Tax planning in light of the 2016 Budget announcements
With the dust settled on the chancellor's March budget announcements, accounting firms have had time to digest the content and look to see how best they can plan ahead for their clients, writes Jennifer Parnell
Every individual is entitled to a personal allowance: the amount a person can earn before they pay tax on their earnings. This saw an increase of £400 from £10,600 to £11,000 in the 2016/17 tax year, and is set to further increase in 2017/18.
The basic rate band, which is the amount of income that is taxed at 20 per cent, saw a minor increase, as did the higher rate band. However, there was no change to the additional rate band, which remains at £150,000.
Class 4 national insurance contributions for self-employed individuals remain at a rate of 9 per cent in respect of profits over £8,060, but the upper band has risen from £42,385 to £43,000 this current tax year.
The chancellor also announced a very small piece of good news: there are intended plans to abolish class 2 national insurance contributions for the self-employed from 6 April 2018. In the current tax year, a self-employed individual will pay a total of £145.60 in class 2 national insurance contributions, so while this will be a modest saving, it is surely welcome news.
Overall, there really wasn't much to get excited about for self-employed individuals, who may not see a vast change in their overall tax liability for the 2016/17 tax year, provided of course that their profit share and other income remains largely constant.
Shareholder and incorporated entities
For those individual shareholders of incorporated entities who are remunerated by way of dividends, the government has now introduced a new 'dividend allowance', which will see the first £5,000 of dividends received taxed at a rate of 0 per cent. This replaces the somewhat confusing dividend tax credit of 10 per cent we have seen in previous years.
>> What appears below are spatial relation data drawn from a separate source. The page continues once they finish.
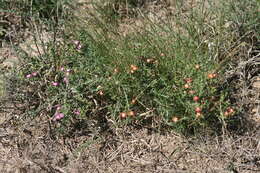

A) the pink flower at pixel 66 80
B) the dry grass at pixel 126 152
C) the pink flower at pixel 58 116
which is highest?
the pink flower at pixel 66 80

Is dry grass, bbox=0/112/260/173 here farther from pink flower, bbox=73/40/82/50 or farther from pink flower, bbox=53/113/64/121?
pink flower, bbox=73/40/82/50

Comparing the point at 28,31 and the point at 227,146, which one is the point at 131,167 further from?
the point at 28,31

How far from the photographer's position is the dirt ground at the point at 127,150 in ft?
7.67

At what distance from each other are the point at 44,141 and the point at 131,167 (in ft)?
2.03

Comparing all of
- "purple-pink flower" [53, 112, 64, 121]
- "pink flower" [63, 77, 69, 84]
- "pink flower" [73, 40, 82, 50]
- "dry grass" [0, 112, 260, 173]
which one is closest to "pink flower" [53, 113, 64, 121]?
"purple-pink flower" [53, 112, 64, 121]

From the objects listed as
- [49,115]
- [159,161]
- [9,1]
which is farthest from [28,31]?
[159,161]

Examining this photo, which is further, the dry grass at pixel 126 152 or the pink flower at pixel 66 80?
the pink flower at pixel 66 80

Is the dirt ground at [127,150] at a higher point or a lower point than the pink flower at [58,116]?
lower

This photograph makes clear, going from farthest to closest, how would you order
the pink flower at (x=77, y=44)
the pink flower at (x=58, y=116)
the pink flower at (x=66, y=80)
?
the pink flower at (x=77, y=44), the pink flower at (x=66, y=80), the pink flower at (x=58, y=116)

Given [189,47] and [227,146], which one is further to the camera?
[189,47]

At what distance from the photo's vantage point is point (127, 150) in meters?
2.48

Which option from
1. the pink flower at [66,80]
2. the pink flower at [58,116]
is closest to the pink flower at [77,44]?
the pink flower at [66,80]

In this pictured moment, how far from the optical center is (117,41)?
2.61 m

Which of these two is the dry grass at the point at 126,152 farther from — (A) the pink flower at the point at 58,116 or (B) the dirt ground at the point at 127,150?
(A) the pink flower at the point at 58,116
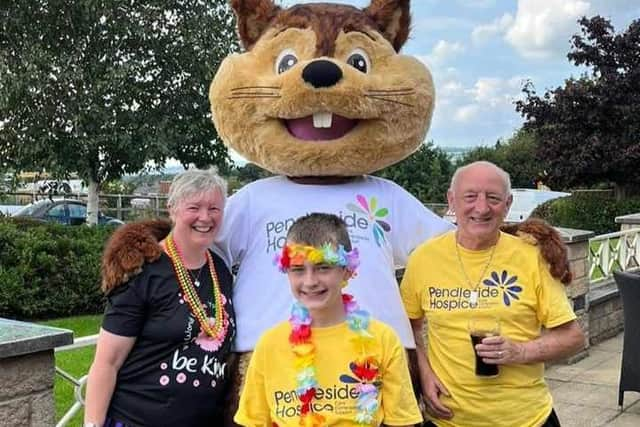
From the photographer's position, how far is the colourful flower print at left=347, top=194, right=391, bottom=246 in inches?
118

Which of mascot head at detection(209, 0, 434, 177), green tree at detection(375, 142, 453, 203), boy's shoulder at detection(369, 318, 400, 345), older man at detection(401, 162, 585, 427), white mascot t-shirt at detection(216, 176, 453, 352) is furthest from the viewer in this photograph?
green tree at detection(375, 142, 453, 203)

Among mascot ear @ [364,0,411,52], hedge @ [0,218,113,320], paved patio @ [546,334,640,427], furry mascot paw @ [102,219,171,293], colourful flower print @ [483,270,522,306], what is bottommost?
paved patio @ [546,334,640,427]

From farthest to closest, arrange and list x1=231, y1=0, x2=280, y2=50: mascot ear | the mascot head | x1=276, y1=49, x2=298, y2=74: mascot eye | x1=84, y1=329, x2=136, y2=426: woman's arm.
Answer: x1=231, y1=0, x2=280, y2=50: mascot ear
x1=276, y1=49, x2=298, y2=74: mascot eye
the mascot head
x1=84, y1=329, x2=136, y2=426: woman's arm

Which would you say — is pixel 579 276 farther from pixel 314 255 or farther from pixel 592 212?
pixel 592 212

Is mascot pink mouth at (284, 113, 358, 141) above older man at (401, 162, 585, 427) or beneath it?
above

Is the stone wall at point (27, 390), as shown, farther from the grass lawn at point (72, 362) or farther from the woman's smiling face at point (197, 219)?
the grass lawn at point (72, 362)

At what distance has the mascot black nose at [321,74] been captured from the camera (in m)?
2.89

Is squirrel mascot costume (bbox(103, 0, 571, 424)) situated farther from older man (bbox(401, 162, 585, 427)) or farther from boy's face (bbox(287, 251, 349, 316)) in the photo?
boy's face (bbox(287, 251, 349, 316))

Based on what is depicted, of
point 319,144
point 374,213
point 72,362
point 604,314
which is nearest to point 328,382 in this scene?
point 374,213

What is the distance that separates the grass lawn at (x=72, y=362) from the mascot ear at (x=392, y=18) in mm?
2322

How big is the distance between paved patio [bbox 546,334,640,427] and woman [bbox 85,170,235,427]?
3.69m

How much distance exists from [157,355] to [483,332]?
3.74 ft

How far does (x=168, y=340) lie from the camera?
2559mm

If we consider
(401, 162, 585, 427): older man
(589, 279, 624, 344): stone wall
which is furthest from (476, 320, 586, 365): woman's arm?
(589, 279, 624, 344): stone wall
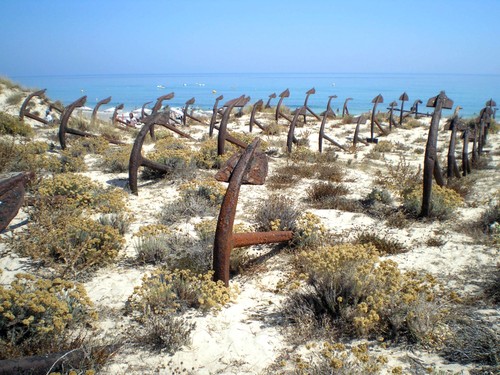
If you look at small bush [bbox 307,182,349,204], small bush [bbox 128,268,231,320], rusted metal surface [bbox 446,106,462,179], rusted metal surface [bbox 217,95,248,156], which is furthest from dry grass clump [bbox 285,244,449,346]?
rusted metal surface [bbox 217,95,248,156]

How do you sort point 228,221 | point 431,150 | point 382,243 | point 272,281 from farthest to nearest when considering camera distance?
1. point 431,150
2. point 382,243
3. point 272,281
4. point 228,221

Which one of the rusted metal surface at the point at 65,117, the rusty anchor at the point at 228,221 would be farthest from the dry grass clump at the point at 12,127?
the rusty anchor at the point at 228,221

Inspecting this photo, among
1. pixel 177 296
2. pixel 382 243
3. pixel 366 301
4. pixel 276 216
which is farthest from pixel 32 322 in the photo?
pixel 382 243

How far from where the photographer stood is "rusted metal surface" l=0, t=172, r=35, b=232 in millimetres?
3930

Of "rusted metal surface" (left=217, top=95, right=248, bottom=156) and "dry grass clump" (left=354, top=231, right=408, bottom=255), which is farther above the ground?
"rusted metal surface" (left=217, top=95, right=248, bottom=156)

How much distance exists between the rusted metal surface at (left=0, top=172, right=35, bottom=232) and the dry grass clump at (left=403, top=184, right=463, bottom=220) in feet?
18.3

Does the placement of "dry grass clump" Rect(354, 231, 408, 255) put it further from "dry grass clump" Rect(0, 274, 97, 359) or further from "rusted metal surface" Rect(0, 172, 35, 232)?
"rusted metal surface" Rect(0, 172, 35, 232)

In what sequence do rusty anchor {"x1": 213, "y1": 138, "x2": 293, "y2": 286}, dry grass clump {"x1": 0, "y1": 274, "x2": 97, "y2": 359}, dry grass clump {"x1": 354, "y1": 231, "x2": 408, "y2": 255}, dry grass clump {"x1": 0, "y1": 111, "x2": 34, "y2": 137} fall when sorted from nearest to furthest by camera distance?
dry grass clump {"x1": 0, "y1": 274, "x2": 97, "y2": 359}, rusty anchor {"x1": 213, "y1": 138, "x2": 293, "y2": 286}, dry grass clump {"x1": 354, "y1": 231, "x2": 408, "y2": 255}, dry grass clump {"x1": 0, "y1": 111, "x2": 34, "y2": 137}

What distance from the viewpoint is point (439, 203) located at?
18.0 feet

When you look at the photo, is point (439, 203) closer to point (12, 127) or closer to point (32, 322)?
point (32, 322)

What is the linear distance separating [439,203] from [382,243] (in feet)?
5.52

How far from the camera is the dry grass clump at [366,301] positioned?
275 cm

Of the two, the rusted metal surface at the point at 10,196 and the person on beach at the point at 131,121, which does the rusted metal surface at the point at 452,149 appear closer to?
the rusted metal surface at the point at 10,196

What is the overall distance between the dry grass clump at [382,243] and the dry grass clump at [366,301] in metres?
1.10
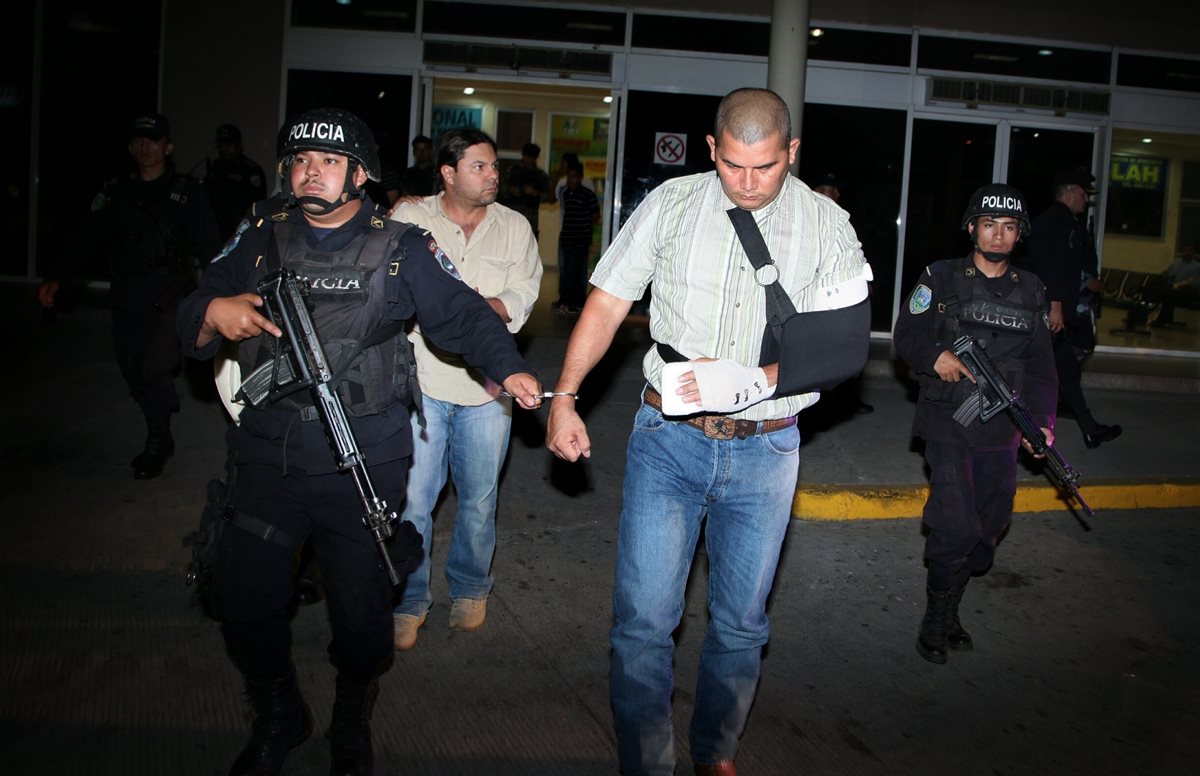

Any dividends declared from the 2016/17 tax year onwards will be taxed at a rate of 7.5 per cent for basic rate tax payers, 32.5 per cent for upper rate tax payers, and 38.1 per cent for additional rate tax payers. Tax will not be deducted at source. Therefore, if there is any tax payable, this must be declared via self-assessment.
The introduction of the new dividend allowance and changes to the taxation rates for each income band will mean that a number of basic rate tax payers will now suffer tax on their dividends when previously they would not have paid any because of the 10 per cent tax credit. This will of course increase the administrative burden on these individuals as they may now be required to complete a tax return, or at the very least contact HMRC and pay what they owe.
It is true that some people may be worse off under this new regime, specifically those basic rate taxpayers who receive more than £5,000 in dividends. On the other hand, however, those higher rate tax payers with dividend income of £5,000 or less will suffer tax at a reduced rate of 0 per cent instead of at an effective rate of 25 per cent as would have been under the previous regime.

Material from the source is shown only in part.